SUSTech Topology

About

This is an undergraduate student seminar on geometry and topology. Here is a course description for you to get an idea of how it runs and particularly for those of you who wish to register for credit. If you would like to propose a topic in geometry and topology for now or the future, write to Yifei Zhu.

Our theme for Fall 2024 is the geometry and physics of Higgs bundles. References include Laura Schaposnik's lecture notes from a summer school on quantum field theory and manifold invariants (this volume also contains other topics of interest) and her expository article for the Notices of the AMS. See here for more motivations. Background materials can and should be supplemented according to participant needs. If you're thinking about getting involved, let us know.

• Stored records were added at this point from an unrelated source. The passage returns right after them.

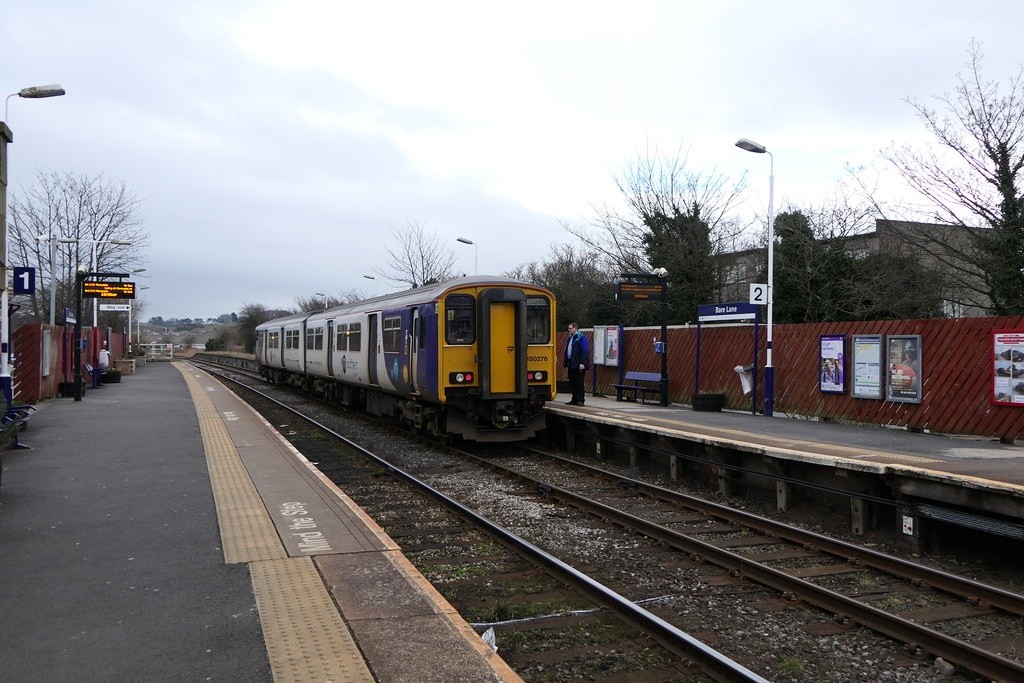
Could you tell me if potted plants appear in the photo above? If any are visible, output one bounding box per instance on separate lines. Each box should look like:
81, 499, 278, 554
114, 355, 136, 375
103, 366, 121, 383
132, 347, 146, 366
690, 389, 728, 412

We meet on Thursdays 4:20–6:10 pm in Lecture Hall 3-309. The first, organizational meeting is tentatively scheduled on September 19. To facilitate communication between participants, there is a QQ group: 811299006.

Talks

Sep 19, '24, Yifei Zhu, Organizational meeting / introduction: A partial, but motivated view of Higgs bundles

Why do we care about them?
- Vector bundles, parametrized objects, and moduli spaces: tangent bundle, line bundles over $S^1$, moduli of elliptic curves
- Motivation from physics (condensed matter and quantum materials): sensing and absorbing devices (invisibility cloak, anti-objects), optical devices (holography, laser), materials with exceptional properties not found in nature at the macroscopic level realized by engineering and fine-tuning against degeneracy at the microscopic/quantum level
- Hamiltonian $\stackrel{\rm mathematically}{=}$ square matrix with prescribed symmetry (Hermitian, reason), eigenvalue (energy) and eigenvector (state), evolution of eigenstates (or rotation of eigenframe $\leadsto$ eigenbundle), energy bands
- Examples: Hermitian 2-band system (orthogonal half Möbius bands, classified by $\pi_1(S^1)\cong{\mathbb Z}$) and 3-band system (classified by $\pi_1\Big({\rm SO}(3)\big/\big({\rm O}(1)\times{\rm O}(1)\big)\Big)\cong Q=\{\pm1,\pm i,\pm j,\pm k\}$, see Wu et al., Science 2019), non-Hermitian 2-band system (non-Hermitian = Hermitian with respect to a non-Euclidean Riemannian metric form, reason(s); stratified space, kissing half Möbius bands)
- Higgs bundle $\approx$ family of matrices: Peter Higgs, Nigel Hitchin, Carlos Simpson
- Riemann–Hilbert correspondence (de Rham's theorem, the Poincaré lemma), Simpson correspondence
Some specific goals (or rather questions to keep in mind):
- Classification of eigenbundles, up to homotopy: intersection homology and homotopy
- Metrics on the base space of a Higgs bundle and non-Hermiticity: hyperbolic metric (Kollár et al., Nature 2019; Gothen, Geometry on surfaces and Higgs bundles)
- Bulk–edge correspondence and (geometric) Langlands correspondence: roles played by Higgs bundles, explicit examples and calculations (Kienzle and Rayan, Hyperbolic band theory through Higgs bundles)
Background materials and a plan: course description for MA423
Exercise: Compute the eigenbundle for the real matrices $$\begin{bmatrix} f_1 & f_2 \\ f_2 & -f_1 \end{bmatrix}$$ [a solution] and find its relationship to the Hopf bundle $S^0\hookrightarrow S^1\to S^1$. What about the complex and quaternionic (and octonionic) cases? Hint: See here.